8 Maddede KKTC Cumhurbaşkanı Mustafa Akıncı

1. Limasol doğumlu, ODTÜ Mimarlık Fakültesi Mezunu

Mustafa Akıncı 1947 yılında Kıbrıs'ın en güneyinde yer alan ve Lefkoşa'ya 80 km uzaklıktalıki Limasol şehrinde doğdu. Gözlerini dünyaya açtığı zaman Kıbrıs, Lozan Anlaşmasını'nın 21'inci maddesi uyarınca Büyük Britanya'ya bağlı bir ülkeydi ve 'Crown Colony' statüsündeydi. 3 yaşına geldiğinde Doğu Ortodoks Kilisesi bir referandum yapmış, Türklerin boykot ettiği referandumun sonucu yüzde 90'lık bir çoğunlukla Kıbrıs'ın Yunanistan ile birleşmesi yani 'Enosis' olmuştu. Kıbrıs'ın bu çalkantılı zamanında büyüdü. 1960 yılında Kıbrıs bağımsızlığını ilan ettiği tarihte henüz 13 yaşındaydı. Eğitimine devam etti. ODTÜ Mimarlık Fakültesi'ni kazanarak burada yüksek tahsilini tamamladı. 1973 yılında mezun olup Kıbrıs'a döndüğü zaman fırtına yeni başlıyordu.

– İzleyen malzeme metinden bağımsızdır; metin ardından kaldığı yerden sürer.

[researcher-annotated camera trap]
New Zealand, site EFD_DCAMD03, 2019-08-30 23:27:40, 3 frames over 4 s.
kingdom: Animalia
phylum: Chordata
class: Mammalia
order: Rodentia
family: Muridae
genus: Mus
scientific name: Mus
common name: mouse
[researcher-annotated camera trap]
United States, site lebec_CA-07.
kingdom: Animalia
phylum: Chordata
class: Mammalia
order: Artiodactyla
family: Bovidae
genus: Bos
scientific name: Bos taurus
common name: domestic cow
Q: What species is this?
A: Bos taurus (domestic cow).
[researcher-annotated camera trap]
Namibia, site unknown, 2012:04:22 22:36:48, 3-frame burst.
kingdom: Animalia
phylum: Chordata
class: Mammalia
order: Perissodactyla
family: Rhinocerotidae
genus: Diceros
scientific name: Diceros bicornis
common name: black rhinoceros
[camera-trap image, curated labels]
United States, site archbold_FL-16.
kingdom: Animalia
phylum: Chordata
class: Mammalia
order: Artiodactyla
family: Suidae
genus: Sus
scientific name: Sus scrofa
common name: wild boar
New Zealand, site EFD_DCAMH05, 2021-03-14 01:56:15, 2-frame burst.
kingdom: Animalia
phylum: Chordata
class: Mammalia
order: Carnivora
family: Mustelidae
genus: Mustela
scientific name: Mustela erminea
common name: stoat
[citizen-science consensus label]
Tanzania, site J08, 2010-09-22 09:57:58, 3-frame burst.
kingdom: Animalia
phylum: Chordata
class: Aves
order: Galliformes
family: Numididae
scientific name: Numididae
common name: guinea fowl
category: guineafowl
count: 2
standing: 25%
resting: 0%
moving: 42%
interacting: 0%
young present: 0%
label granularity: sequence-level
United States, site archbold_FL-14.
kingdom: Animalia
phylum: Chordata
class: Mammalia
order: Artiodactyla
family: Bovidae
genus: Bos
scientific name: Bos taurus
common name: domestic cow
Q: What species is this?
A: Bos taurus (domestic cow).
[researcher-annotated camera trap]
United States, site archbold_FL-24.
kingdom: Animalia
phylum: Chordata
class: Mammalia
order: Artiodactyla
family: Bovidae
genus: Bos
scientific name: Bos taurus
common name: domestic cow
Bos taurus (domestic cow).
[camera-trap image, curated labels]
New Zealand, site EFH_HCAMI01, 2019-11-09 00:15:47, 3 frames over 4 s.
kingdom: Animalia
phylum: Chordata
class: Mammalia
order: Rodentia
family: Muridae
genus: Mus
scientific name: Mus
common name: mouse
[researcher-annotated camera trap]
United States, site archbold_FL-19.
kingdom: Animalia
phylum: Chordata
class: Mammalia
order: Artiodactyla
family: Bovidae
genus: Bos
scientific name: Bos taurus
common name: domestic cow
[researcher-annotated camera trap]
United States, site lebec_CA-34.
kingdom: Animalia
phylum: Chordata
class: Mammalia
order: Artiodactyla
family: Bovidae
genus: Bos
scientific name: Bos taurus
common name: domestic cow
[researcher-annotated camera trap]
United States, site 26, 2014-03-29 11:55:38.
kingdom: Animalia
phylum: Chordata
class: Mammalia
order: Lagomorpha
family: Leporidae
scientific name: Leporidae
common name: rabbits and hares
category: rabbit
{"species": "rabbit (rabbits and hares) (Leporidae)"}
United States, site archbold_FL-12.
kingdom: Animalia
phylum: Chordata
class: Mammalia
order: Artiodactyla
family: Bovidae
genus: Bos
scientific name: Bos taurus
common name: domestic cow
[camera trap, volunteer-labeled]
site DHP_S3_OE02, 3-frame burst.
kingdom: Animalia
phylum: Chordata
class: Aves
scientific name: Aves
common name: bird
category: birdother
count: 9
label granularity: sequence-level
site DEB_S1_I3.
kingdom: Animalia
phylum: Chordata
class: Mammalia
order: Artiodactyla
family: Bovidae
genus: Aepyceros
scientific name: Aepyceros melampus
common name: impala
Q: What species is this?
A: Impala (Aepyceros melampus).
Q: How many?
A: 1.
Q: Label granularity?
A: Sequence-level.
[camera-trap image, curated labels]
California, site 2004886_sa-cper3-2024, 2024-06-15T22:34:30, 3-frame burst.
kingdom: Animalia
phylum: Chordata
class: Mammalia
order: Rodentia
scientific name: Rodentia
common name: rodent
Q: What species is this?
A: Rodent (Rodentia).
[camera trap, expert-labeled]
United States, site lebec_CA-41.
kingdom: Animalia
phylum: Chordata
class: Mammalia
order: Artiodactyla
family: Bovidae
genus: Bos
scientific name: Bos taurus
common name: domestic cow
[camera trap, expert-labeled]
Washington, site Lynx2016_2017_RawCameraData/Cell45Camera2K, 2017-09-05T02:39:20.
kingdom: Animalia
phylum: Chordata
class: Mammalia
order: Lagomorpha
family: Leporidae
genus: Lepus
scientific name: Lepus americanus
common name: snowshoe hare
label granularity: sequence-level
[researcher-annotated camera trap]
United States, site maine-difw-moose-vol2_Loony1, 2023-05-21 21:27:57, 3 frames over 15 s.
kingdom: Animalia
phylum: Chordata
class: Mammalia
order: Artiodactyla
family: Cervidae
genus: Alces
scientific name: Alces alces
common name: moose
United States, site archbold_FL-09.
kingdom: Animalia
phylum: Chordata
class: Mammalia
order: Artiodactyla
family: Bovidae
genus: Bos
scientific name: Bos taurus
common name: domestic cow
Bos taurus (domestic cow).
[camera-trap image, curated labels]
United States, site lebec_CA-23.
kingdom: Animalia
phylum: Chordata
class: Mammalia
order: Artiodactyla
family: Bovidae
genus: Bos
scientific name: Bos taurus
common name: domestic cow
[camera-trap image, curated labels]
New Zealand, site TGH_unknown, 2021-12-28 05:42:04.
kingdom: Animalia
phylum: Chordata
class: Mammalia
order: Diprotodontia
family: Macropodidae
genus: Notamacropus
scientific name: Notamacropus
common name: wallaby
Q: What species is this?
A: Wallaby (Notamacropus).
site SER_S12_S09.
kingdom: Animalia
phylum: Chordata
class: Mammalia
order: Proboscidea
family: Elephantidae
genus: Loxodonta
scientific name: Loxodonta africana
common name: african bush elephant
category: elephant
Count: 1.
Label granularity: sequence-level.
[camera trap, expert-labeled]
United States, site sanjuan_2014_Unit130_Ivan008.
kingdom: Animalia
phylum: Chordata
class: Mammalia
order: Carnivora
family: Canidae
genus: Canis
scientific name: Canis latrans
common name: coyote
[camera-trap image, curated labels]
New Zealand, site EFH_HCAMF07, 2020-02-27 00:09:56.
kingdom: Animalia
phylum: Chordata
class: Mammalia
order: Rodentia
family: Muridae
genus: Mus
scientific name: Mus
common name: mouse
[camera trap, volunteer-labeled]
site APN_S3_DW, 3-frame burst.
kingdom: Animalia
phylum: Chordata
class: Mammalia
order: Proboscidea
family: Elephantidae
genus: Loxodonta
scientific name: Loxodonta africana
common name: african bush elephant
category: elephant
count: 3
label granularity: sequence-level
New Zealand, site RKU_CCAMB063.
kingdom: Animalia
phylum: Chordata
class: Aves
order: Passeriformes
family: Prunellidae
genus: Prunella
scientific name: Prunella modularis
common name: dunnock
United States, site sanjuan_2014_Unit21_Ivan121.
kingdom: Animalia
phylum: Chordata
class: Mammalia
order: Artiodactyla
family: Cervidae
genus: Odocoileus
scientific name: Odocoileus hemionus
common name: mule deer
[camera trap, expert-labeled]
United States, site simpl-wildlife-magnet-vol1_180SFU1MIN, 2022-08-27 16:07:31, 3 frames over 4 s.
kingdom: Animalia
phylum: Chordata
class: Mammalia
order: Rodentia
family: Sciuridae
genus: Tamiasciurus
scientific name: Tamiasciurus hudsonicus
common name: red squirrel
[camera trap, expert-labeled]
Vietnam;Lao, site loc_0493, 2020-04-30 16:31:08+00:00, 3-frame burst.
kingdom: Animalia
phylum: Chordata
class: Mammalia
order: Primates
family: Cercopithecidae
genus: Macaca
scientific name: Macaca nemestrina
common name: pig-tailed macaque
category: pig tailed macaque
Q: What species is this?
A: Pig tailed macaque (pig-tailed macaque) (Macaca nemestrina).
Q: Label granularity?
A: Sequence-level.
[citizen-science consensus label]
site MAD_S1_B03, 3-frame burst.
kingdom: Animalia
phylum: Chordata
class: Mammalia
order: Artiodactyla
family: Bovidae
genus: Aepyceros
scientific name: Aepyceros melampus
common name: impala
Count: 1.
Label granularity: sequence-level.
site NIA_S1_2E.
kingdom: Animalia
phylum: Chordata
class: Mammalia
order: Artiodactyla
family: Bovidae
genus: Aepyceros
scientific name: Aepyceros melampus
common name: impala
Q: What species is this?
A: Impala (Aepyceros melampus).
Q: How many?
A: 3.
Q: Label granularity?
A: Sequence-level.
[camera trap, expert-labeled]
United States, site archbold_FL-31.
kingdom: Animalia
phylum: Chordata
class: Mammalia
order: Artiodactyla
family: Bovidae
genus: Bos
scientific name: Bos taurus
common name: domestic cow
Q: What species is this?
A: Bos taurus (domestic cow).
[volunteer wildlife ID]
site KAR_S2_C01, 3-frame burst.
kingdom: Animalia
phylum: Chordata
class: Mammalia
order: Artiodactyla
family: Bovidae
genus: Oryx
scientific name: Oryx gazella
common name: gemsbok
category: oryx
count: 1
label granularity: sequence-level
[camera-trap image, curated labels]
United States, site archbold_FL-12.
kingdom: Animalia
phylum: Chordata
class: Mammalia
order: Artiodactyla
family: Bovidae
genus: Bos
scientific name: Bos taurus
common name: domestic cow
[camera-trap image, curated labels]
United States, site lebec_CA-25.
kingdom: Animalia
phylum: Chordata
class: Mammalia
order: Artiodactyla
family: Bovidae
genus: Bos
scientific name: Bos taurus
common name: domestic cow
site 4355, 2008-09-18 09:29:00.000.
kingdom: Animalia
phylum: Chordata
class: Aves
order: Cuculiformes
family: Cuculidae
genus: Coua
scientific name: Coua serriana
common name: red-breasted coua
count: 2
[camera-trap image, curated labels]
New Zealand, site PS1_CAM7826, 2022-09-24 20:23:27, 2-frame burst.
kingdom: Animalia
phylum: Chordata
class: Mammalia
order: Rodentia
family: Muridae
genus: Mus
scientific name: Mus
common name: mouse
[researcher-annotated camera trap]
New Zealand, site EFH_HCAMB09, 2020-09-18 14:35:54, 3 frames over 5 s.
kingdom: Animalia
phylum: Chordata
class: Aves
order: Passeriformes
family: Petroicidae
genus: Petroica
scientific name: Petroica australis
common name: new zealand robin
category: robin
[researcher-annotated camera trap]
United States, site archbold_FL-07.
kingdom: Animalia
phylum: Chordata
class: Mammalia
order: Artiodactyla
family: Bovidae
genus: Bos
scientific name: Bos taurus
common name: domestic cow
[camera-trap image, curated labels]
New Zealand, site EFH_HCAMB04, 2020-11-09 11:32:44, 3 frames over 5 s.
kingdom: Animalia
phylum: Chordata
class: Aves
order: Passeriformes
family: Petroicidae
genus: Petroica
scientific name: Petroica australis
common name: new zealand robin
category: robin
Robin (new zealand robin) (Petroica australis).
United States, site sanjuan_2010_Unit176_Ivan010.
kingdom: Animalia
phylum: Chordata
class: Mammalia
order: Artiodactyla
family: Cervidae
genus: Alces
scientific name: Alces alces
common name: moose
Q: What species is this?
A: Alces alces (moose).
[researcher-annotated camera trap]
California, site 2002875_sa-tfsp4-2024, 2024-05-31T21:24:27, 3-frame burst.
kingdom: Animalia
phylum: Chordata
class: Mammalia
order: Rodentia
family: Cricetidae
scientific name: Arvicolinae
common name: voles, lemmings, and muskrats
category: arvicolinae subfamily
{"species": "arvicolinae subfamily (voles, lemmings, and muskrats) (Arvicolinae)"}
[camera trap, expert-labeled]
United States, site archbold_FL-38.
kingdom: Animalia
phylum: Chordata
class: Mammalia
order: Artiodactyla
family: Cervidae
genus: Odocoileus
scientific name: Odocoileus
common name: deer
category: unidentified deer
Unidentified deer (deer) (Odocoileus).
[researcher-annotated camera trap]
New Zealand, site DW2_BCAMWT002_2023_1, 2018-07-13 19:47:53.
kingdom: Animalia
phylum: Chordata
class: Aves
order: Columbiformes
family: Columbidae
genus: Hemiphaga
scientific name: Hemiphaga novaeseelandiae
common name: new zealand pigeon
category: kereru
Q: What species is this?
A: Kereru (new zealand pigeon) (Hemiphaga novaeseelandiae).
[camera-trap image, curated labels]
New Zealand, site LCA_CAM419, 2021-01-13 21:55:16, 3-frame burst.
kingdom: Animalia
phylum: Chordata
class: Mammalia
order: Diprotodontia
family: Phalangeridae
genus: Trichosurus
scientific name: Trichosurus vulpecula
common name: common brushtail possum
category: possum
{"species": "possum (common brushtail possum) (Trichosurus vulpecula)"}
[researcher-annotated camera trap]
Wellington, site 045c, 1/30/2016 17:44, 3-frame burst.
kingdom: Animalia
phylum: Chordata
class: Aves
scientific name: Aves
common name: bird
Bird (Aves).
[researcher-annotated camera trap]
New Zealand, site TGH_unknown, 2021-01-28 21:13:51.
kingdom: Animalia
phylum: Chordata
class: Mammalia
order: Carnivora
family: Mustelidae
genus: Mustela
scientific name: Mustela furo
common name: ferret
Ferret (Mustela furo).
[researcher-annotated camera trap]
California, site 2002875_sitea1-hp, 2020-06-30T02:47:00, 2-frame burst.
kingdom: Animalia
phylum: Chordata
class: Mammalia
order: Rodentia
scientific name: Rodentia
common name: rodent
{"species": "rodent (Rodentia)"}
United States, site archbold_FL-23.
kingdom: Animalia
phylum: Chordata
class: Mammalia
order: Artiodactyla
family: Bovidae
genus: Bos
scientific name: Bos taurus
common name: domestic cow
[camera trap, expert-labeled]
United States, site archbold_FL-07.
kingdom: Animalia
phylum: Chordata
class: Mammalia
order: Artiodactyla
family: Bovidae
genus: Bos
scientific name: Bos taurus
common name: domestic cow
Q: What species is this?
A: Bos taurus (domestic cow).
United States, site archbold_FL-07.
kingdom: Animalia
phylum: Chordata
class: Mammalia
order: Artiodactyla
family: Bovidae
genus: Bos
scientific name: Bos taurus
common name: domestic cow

Yunanistan'da yapılan darbeden sonra Başbakan Bülent Ecevit öncülüğünde Türkiye, Kıbrıs'ta akan kanı durdurmak ve 'Yalnız Türklere değil, Rumlara da barış getirmek' için tarihi müdahalesini yaptı. Kıbrıs bütünüyle değişirken, ODTÜ'den mezun olan genç Mustafa Akıncı'nın önünde de yepyeni bir yol açılıyordu: Siyaset.

2. Kıbrıs Türk Federe Devleti Kurucu Meclis Üyeliği

Bülent Ecevit meydanlarda gerçekten esiyordu. 'Biz milliyetçiliği Demirellerden, Türkeşlerden, Erbakanlardan öğrenecek değiliz. Biz milliyetçiliği sokak duvarlarına değil, Afyon'un haşhaş tarlalarına, Ege'nin soğuk sularına, Kıbrıs'ın Beşparmak Dağları'na yazdık!' Meydanlar dalgalanıyordu.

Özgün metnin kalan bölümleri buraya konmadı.